A candy company has 150 kg of chocolate-covered nuts and 90 kg of chocolate-covered raisins to be sold as two different mixes. One mix will contain half nuts and half raisins and will sell for $7 per kg. The other mix will contain 3/4 nuts and 1/4 raisins and will sell for $9.50 per kg.
How many kilograms of each mix should be company prepare for the maximum revenue?
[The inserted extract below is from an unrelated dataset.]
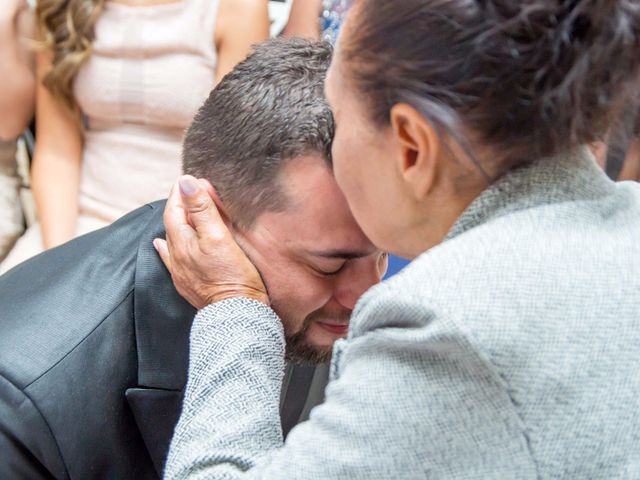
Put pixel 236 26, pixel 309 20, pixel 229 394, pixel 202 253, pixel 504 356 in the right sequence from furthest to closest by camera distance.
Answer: pixel 309 20 → pixel 236 26 → pixel 202 253 → pixel 229 394 → pixel 504 356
Find the maximum revenue.

Answer 1

Answer:

1. 7x + 9.5y

2. 1980

Step-by-step explanation:

In Mix A, there is an equal amount of nuts and raisins.

Let x = kg of nuts = kg of raisins.

In Mix B, there is 3 times as much nuts as raisins.

Let y = kg of raisins, then 3y = kg of nuts.

We have this information:

           Nuts    Raisins   Price  

mix A    x   +   x     =  $ 7.00

mix B    3y  +  y     =  $  9.50

Total:   150   90

Hence, the number of kilograms of each mix should company prepare for the maximum revenue is = 7x + 9.5y

We have these inequalties:

{x≥0y≥0x+3y≤150x+y≤90} (equation 1)

There will be

x+x=2x kg of Mix A at $7.00 per kg.

The revenue from Mix A is:

7(2x)=14x dollars.

There will be

3y+y=4y kg of Mix B at $9.50 per kg.

The revnue from Mix B is:

9.5(4y)=38y dollars.

Hence, the total revenue is:

R=14x+38y (equation 2).

Graph the region determined by [1] and locate its vertices.

You should get:

(0,0),(90,0),(0,50),(60,30)

Test the vertices into [2] and see which vertex produces maximum revenue

(0,0): R=14(0)+38(0)=0 Minimum revenue

(90,0):R=14(90)+38(0)=1260

(0,50): R=14(0)+38(50)=1900

(60,30):R=14(60)+38(30)=1980 Maximum revenue.